Les allergies printanières gagnent du terrain, touchant des millions de personnes et augmentant d’année en année. Les experts s’accordent sur plusieurs facteurs, notamment le climat et la pollution, qui participent à une longer saison pollinique et à une hausse des cas d’allergies, devenant un enjeu de santé publique croissant.
Ces dernières années, les allergies printanières sont devenues un problème de plus en plus fréquent, et l’on prévoit qu’un nombre croissant de personnes sera sensible aux pollens dans les années à venir. Les facteurs déclencheurs de ce phénomène comprennent principalement l’allongement des saisons de pollens.

Nous arrivons à cette période de l’année où, pour des millions de personnes, les mouchoirs deviennent un élément essentiel à emporter à l’extérieur. Pas de rhume à signaler, mais plutôt les allergies printanières. En Italie, elles affectent dix millions de personnes, un chiffre qui, selon les experts, est appelé à augmenter. Cet accroissement est en partie dû à la prolongation des saisons de pollens, qui commencent plus tôt et se terminent plus tard, un phénomène lié à la crise climatique, bien que cela ne suffise pas à expliquer les raisons de cette hausse.
Ce phénomène concerne pratiquement tous les pays industrialisés, où, comme l’explique la Fondation Humanitas, le nombre de personnes avec des allergies printanières a augmenté d’environ 5 % au cours des cinq dernières années. De plus, l’âge moyen d’apparition des allergies semble également augmenter. Actuellement, les allergies printanières représentent la troisième cause de maladies chroniques, juste après l’ostéoporose et l’hypertension. Pourquoi tant de personnes se retrouvent-elles à faire face aux symptômes typiques des allergies printanières? Nous vous proposons un approfondissement des symptômes et des périodes des allergies les plus communes.
Augmentation des températures et pollution de l’air
Les experts s’accordent sur le rôle de certains facteurs clés. L’un d’eux est l’augmentation constante des températures moyennes, qui favorise la production de pollens de différentes manières. D’une part, la saison commence plus tôt : selon la Società Italiana di Allergologia, Asma e Immunologia Clinica (SIAAIC), en 2023, la saison des pollens a duré environ 45 jours de plus que la moyenne des dernières années, ce qui indique plus de pollens dans l’environnement pendant plus longtemps.

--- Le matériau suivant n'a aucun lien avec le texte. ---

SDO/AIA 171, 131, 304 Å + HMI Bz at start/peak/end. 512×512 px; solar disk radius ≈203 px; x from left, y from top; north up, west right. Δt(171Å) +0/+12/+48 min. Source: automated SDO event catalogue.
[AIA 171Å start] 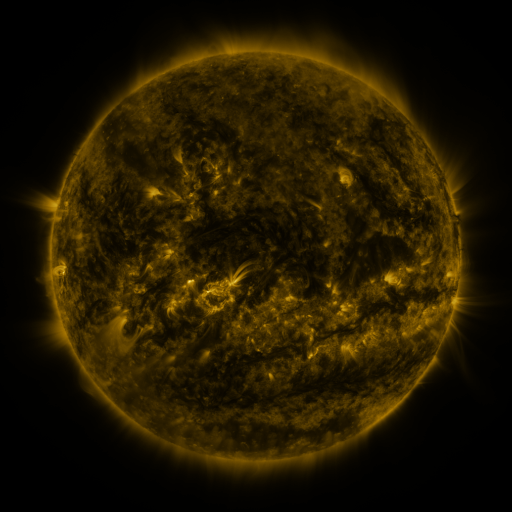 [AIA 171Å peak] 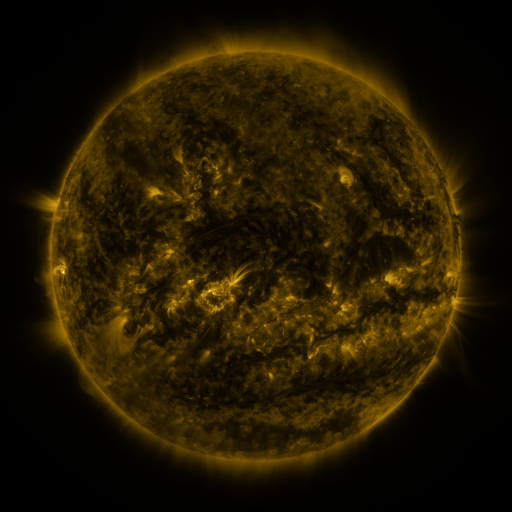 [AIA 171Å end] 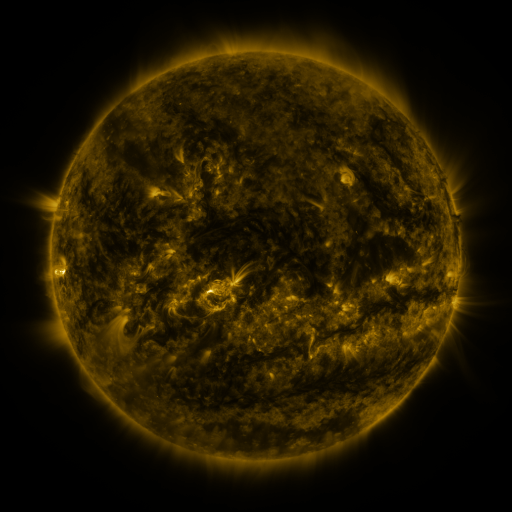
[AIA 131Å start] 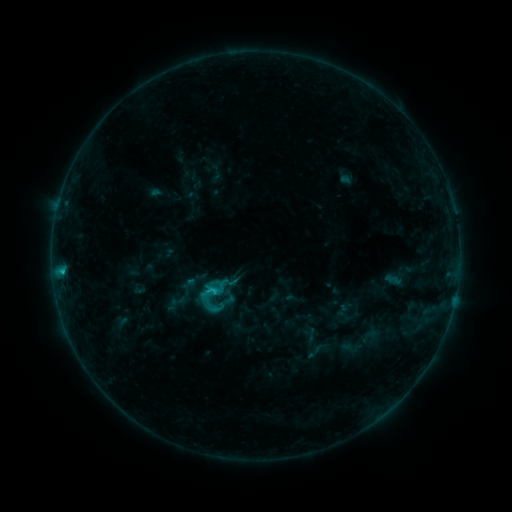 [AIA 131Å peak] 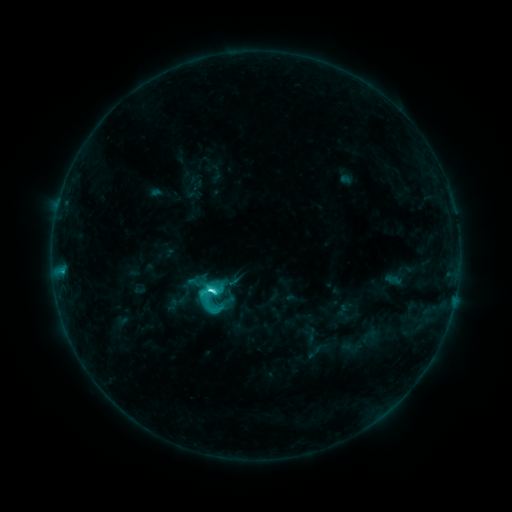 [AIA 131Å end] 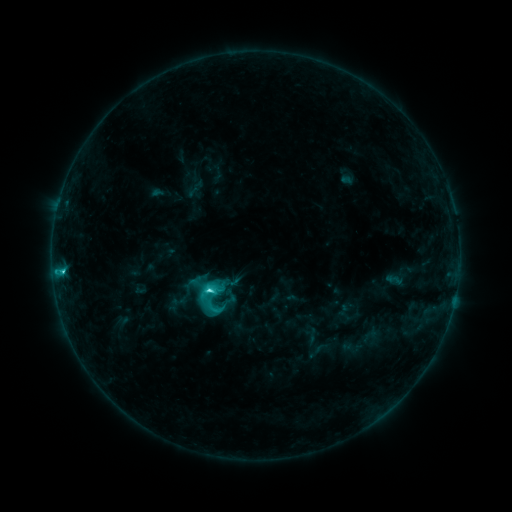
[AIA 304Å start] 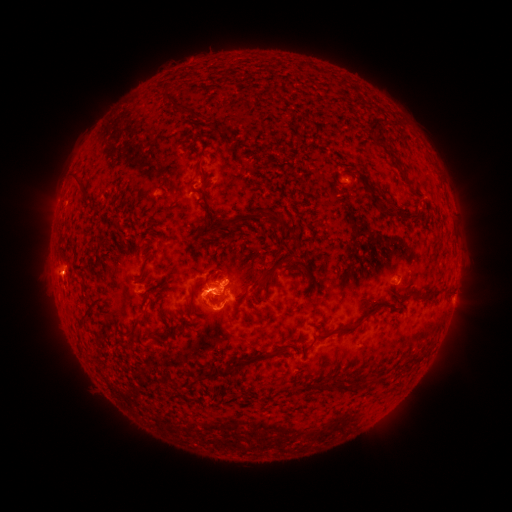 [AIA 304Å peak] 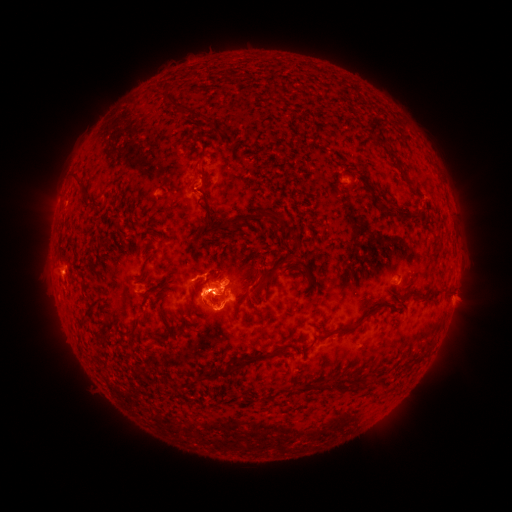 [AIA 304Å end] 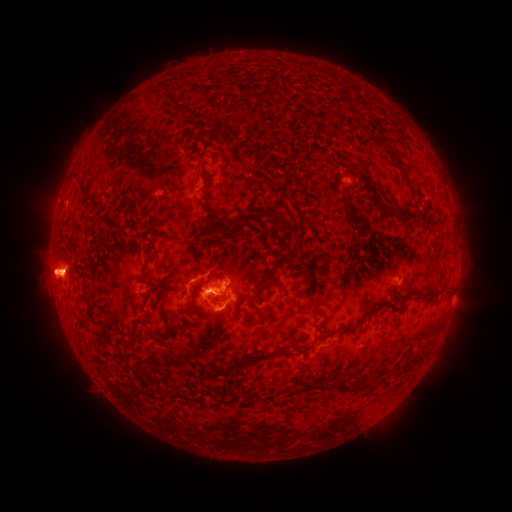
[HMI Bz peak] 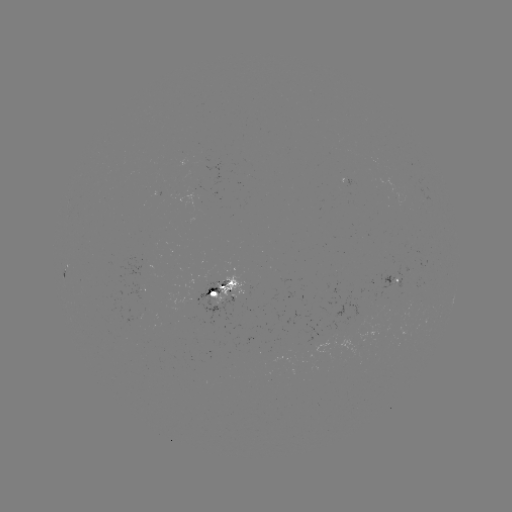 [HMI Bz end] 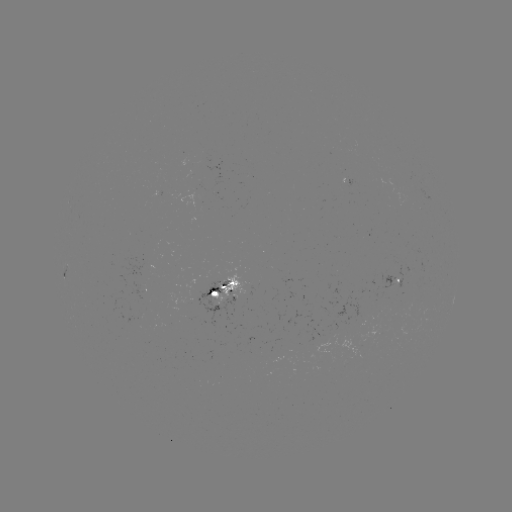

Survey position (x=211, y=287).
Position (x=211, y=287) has C8.4 flare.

Un autre facteur potentiel lié à la crise climatique est la pollution de l’air. La présence de CO2 et d’autres gaz à effet de serre crée une barrière qui retient la chaleur dans l’atmosphère, ce qui favorise la production de pollens. De plus, l’émission de polluants dans l’environnement pourrait accroître le risque de développement d’allergies. Plusieurs études ont en effet révélé que dans certaines zones à forte pollution, le pollen présente une concentration plus élevée d’allergènes. Par exemple, comme l’explique le Guardian, une étude menée en Pologne sur le pollen de bouleau, touchant environ un quart des allergiques au Royaume-Unis, a découvert que le pollen dans les zones polluées contenait des niveaux plus élevés d’un allergène clé : Bet v1.
De plus, la propagation d’espèces envahissantes pourrait accroître la quantité de pollen dans l’air. C’est notamment le cas de l’ambroisie, une plante invasive produisant du pollen allergène, qui touche des millions de personnes dans plusieurs pays d’Europe, y compris certaines régions d’Italie.
Comment la pollution nous rend plus vulnérables
De plus, ces dernières années, l’hypothèse selon laquelle notre propre système immunitaire, exposé en permanence à des substances toxiques et à des polluants, pourrait devenir plus vulnérable aux pollens, perd du terrain dans les milieux académiques. Les scientifiques évoquent l’hypothèse de la barrière épithéliale, selon laquelle vivre dans des zones fortement polluées pourrait augmenter le risque de développer des allergies au pollen ou des sensibilités alimentaires. Cette hypothèse suggère que les polluants pourraient, à long terme, affaiblir nos cellules épithéliales, qui forment un revêtement protecteur à la fois sur les surfaces externes et internes du corps, y compris la peau et les muqueuses – telles que celles des voies respiratoires et des organes internes.
Un troisième facteur clé pourrait être l’augmentation des orages, qui semble contribuer à déclencher des « épidémies d’asthme ». Le mécanisme exact de cette relation n’est pas encore clair, mais, comme l’explique le Guardian, les orages semblent favoriser une « tempête parfaite » : le vent soulève et projette le pollen dans l’air, tandis que l’humidité pourrait contribuer à fragmenter le pollen en plus petites particules, permettant à celles-ci d’atteindre plus profondément les voies respiratoires.